TESTO DELLA PAGINA>
┌────────

Anche il chirurgo che opera risponde con il risarcimento dei danni e la condanna penale per lesioni, dei gravi errori commessi nel corso di una operazione dal ferrista, come dimenticare garze o pinze nell’addome. Lo sottolinea la Cassazione confermando la colpevolezza del capo dell’équipe medica che deve assicurarsi che non vi sia ritenzione interna al sito chirurgico di materiale o strumenti utilizzati prima di procedere alla chiusura.

E ciò anche se la raccomandazione 2/2008 del ministero della Salute affida agli infermieri il compito di contare il materiale in entrata e in uscita nel campo operatorio. Evitare il danno connesso alla ritenzione di materiale nel corpo del paziente è un dovere proprio del chirurgo che deriva dalla posizione di garanzia che il medico assume con l’atto operatorio. In particolare la Suprema Corte con la sentenza 392/22, pubblicata l’11 gennaio dalla quarta sezione penale, di cui ha scritto il sito Cassazione.net, e che Giovanni D’Agata, presidente dello “Sportello dei Diritti” riporta, nel caso in concreto ha rilevato che “È prescritto il reato di lesioni personali colpose ascritto al chirurgo, ma il ricorso è respinto agli effetti civili”: il sanitario siciliano dunque dovrà risarcire la paziente che ha riportato una patologia con prognosi superiore ai quaranta giorni a causa della garza laparotomica lasciata nella sua pancia dall’infermiere.

└────────

(Voci salvate)
┌────────

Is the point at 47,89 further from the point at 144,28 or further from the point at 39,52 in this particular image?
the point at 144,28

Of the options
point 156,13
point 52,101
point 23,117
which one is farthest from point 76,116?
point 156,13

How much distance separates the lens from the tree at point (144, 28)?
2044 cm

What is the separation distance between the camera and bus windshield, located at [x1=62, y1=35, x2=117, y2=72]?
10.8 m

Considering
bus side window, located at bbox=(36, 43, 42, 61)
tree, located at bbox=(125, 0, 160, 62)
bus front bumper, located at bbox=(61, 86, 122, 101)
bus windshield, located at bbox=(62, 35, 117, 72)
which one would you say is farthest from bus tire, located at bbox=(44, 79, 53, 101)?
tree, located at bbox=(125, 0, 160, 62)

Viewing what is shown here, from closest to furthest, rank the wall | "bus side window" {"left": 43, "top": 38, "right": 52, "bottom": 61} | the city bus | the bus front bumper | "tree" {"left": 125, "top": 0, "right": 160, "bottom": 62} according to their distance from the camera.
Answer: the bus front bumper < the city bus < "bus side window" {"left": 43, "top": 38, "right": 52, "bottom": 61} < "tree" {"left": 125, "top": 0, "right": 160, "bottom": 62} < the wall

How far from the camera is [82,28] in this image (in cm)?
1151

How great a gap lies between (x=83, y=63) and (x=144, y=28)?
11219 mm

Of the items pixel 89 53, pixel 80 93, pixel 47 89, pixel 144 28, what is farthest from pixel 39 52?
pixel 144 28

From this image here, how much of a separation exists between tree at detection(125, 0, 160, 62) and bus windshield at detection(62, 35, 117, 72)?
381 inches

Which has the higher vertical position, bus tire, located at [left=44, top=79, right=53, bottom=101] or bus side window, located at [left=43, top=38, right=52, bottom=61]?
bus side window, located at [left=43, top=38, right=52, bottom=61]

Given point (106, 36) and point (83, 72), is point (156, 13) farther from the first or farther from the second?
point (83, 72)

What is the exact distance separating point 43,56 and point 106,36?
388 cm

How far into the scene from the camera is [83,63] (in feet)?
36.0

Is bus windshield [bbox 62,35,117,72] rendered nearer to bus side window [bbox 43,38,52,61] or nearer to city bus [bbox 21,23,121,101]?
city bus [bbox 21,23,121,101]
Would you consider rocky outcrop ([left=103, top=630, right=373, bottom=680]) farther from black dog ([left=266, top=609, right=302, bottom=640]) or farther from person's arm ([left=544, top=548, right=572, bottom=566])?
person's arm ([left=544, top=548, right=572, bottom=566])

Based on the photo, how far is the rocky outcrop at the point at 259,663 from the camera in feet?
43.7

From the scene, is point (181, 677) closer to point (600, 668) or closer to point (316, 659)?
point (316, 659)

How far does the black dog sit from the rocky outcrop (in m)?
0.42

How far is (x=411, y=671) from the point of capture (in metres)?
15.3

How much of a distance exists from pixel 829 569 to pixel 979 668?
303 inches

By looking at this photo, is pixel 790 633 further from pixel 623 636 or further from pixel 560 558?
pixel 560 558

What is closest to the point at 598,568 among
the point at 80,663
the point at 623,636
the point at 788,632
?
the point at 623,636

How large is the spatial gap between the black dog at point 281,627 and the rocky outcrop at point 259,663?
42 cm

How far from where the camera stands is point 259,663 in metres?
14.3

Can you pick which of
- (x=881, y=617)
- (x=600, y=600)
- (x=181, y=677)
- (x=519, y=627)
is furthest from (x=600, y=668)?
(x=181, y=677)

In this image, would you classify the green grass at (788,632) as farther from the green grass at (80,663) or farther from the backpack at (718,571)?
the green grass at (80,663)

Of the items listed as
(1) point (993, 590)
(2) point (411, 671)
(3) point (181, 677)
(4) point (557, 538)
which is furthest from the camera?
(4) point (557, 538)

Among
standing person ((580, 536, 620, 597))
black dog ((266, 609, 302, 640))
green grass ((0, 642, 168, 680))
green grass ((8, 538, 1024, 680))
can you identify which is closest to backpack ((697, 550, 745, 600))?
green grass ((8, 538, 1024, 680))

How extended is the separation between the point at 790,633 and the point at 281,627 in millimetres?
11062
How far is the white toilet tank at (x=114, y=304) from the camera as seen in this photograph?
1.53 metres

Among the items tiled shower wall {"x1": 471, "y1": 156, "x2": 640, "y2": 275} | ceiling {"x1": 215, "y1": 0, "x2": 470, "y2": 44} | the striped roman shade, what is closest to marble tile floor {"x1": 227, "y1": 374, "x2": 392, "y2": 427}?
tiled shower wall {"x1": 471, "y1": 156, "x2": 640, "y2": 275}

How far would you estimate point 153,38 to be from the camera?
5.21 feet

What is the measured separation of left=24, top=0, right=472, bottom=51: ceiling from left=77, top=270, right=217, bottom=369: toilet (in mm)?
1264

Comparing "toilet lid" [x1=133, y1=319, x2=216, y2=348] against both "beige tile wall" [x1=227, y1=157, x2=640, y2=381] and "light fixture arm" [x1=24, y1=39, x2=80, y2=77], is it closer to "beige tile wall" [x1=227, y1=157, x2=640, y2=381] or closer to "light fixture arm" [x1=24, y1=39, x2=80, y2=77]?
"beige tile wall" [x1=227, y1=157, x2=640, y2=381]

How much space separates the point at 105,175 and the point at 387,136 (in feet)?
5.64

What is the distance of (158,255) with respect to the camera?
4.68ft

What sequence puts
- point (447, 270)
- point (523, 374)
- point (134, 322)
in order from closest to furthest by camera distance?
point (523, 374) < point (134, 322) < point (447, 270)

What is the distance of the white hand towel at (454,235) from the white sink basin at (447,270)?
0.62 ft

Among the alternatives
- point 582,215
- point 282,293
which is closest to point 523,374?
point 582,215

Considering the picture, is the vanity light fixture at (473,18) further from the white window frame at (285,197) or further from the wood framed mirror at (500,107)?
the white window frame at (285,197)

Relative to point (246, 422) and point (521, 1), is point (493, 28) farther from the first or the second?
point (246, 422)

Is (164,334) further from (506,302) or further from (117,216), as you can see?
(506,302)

└────────

CONSEGNA A> Riporta senza modifiche il passo dell'articolo sulla responsabilità del chirurgo che va da "Anche il chirurgo" a "procedere alla chiusura.".
CONSEGNA B> Stabilisci se queste affermazioni concordano con l'articolo sulla responsabilità del chirurgo: (i) la raccomandazione 2/2008 affida agli infermieri il conteggio del materiale nel campo operatorio; (ii) la sentenza 392/22 è stata pubblicata dalla terza sezione penale; (iii) il ricorso del chirurgo è stato accolto agli effetti civili. Per ciascuna rispondi sì o no e cita le parole del testo che lo decidono.
CONSEGNA C> Per favore, prosegui l'articolo sulla responsabilità del chirurgo a partire dalla sua ultima frase.
Le righe non hanno alcun ruolo qui.

RISPOSTA A>
Anche il chirurgo che opera risponde con il risarcimento dei danni e la condanna penale per lesioni, dei gravi errori commessi nel corso di una operazione dal ferrista, come dimenticare garze o pinze nell’addome. Lo sottolinea la Cassazione confermando la colpevolezza del capo dell’équipe medica che deve assicurarsi che non vi sia ritenzione interna al sito chirurgico di materiale o strumenti utilizzati prima di procedere alla chiusura.

RISPOSTA B>
(i) Sì: "la raccomandazione 2/2008 del ministero della Salute affida agli infermieri il compito di contare il materiale in entrata e in uscita nel campo operatorio"
(ii) No: "pubblicata l’11 gennaio dalla quarta sezione penale"
(iii) No: "il ricorso è respinto agli effetti civili"

RISPOSTA C>
Non trova ingresso la censura della difesa secondo cui al capo dell’équipe competerebbe soltanto costatare l’avvenuto conteggio del materiale in entrata e in uscita e ricevere la relativa scheda infermieristica, dandone atto nella check list che sottoscrive. È vero: in base alla raccomandazione ministeriale spetta agli infermieri fare la conta del materiale introdotto e poi estratto dall’organismo del malato. E il rapporto tra infermiere e medico non si esprime più in termini di subordinazione ma in chiave di collaborazione delle rispettive sfere di competenza, con il primo che assume una specifica posizione di garanzia rispetto alla salute del paziente.

Il punto è che tutti gli operatori coinvolti nell’atto chirurgico devono assicurare l’adempimento degli oneri di controllo che servono a scongiurare l’evento avverso. E dunque il medico viene condannato per culpa in vigilando: è escluso che l’omesso controllo possa essere ritenuto una violazione lieve perché non si accompagna al rispetto di linee guida e buona pratiche ma dipende dall’inequivoca inosservanza di una norma precauzionale imposta al capo dell’équipe chirurgica.